The two solutions already posted suggest using "arctan(-3/4)" in place of the lengthy decimal throughout. I suggest something slightly different, which is a valuable strategy whenever you have an annoying repetition: give the repeated thing a name. So, something like this (where I have made a few incidental choices in different ways from the original solution; obviously you can use $\sin(x+\theta)$ instead of $\cos(x+\theta)$ and obviously you can use $\alpha$ instead of $\theta$ or whatever). I've actually found it convenient to give names to two different quantities that arise in the solution

We begin by writing $6\cos x-8\sin x=R\cos(x+\theta)$. Following the usual procedure we find $R=\sqrt{6^2+8^2}=10$ and $\theta=\tan^{-1}(8/6)=0.927...$ .

Now we must solve $10\cos(x+\theta)=7$ or, equivalently, $\cos(x+\theta)=0.7$. One solution to this is $x+\theta=\cos^{-1}(0.7)=0.795...$; calling the RHS $y$, all the solutions are $x=(2\pi n\pm y)-\theta$ for integer $n$. We are interested in solutions with $0<x<2\pi$, which means the only ones we need are $2\pi+y-\theta=6.151...$ and $2\pi-y-\theta=4.560...$ .

In practice, a student might do well to be more explicit about figuring out which integer multiples of $2\pi$ and which choices of sign yield solutions in the given range. Something like this:

... We are interested in solutions with $0<x<2\pi$. We see that $y-\theta$ is a little smaller than 0, so this is too small but $2\pi+y-\theta$ is in range (and $2\pi$ more than that is too large); and $-y-\theta$ is very roughly -2, so again this is too small but adding $2\pi$ brings it into range (and adding $4\pi$ makes it too large). So our solutions are $2\pi+y-\theta=6.151...$ and $2\pi-y-\theta=4.560...$ .

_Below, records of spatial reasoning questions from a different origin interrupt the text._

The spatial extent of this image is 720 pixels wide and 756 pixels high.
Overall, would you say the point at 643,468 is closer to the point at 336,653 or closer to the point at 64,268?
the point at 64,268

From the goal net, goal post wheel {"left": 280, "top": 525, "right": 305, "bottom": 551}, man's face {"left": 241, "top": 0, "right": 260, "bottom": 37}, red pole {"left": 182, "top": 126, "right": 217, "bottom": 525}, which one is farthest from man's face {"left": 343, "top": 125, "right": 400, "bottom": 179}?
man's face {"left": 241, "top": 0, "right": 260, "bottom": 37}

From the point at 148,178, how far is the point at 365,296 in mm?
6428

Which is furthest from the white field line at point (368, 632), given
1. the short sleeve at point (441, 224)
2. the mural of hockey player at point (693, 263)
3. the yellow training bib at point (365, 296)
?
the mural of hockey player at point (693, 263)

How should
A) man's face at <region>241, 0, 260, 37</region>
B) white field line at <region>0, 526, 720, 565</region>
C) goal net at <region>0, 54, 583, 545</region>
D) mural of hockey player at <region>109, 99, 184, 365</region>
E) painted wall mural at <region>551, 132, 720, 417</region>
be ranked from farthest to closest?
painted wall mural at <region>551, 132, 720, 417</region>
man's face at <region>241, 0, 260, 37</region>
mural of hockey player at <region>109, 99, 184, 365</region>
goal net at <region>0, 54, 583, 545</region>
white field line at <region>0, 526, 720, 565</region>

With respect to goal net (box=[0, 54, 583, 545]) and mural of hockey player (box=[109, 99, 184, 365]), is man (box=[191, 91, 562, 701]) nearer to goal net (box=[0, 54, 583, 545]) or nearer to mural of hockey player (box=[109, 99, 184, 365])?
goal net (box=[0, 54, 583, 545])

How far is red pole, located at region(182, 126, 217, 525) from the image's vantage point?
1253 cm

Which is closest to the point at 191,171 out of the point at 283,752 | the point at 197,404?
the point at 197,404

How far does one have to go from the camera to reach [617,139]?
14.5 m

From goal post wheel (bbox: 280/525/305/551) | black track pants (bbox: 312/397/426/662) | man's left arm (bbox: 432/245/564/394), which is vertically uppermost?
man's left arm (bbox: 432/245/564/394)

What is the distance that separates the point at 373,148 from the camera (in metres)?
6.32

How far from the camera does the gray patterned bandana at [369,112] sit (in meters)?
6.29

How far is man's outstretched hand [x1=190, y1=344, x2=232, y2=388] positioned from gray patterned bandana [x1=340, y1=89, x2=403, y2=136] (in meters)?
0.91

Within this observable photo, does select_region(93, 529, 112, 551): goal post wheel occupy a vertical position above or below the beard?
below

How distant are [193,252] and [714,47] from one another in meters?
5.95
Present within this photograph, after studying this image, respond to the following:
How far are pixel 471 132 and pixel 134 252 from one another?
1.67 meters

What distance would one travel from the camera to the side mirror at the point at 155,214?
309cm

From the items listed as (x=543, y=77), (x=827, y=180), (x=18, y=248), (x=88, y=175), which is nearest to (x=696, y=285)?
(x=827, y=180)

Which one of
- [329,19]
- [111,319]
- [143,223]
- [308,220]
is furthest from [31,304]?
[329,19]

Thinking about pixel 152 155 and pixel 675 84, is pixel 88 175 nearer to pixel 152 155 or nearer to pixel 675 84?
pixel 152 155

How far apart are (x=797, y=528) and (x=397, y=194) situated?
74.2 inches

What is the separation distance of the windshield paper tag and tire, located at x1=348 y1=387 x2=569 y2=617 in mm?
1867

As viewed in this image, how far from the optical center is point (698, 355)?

(Most students will probably need to compute the actual values rather than just saying "a little smaller than 0" and "very roughly -2", but if I were writing a model answer then I might leave phrases like those in it, to encourage students to learn to do that sort of rough estimate in their heads. Contrariwise: Some students will need to write down three numerical values for each choice of sign, one "too small", one "just right", and one "too large". There's something to be said for doing that in a model answer, too.)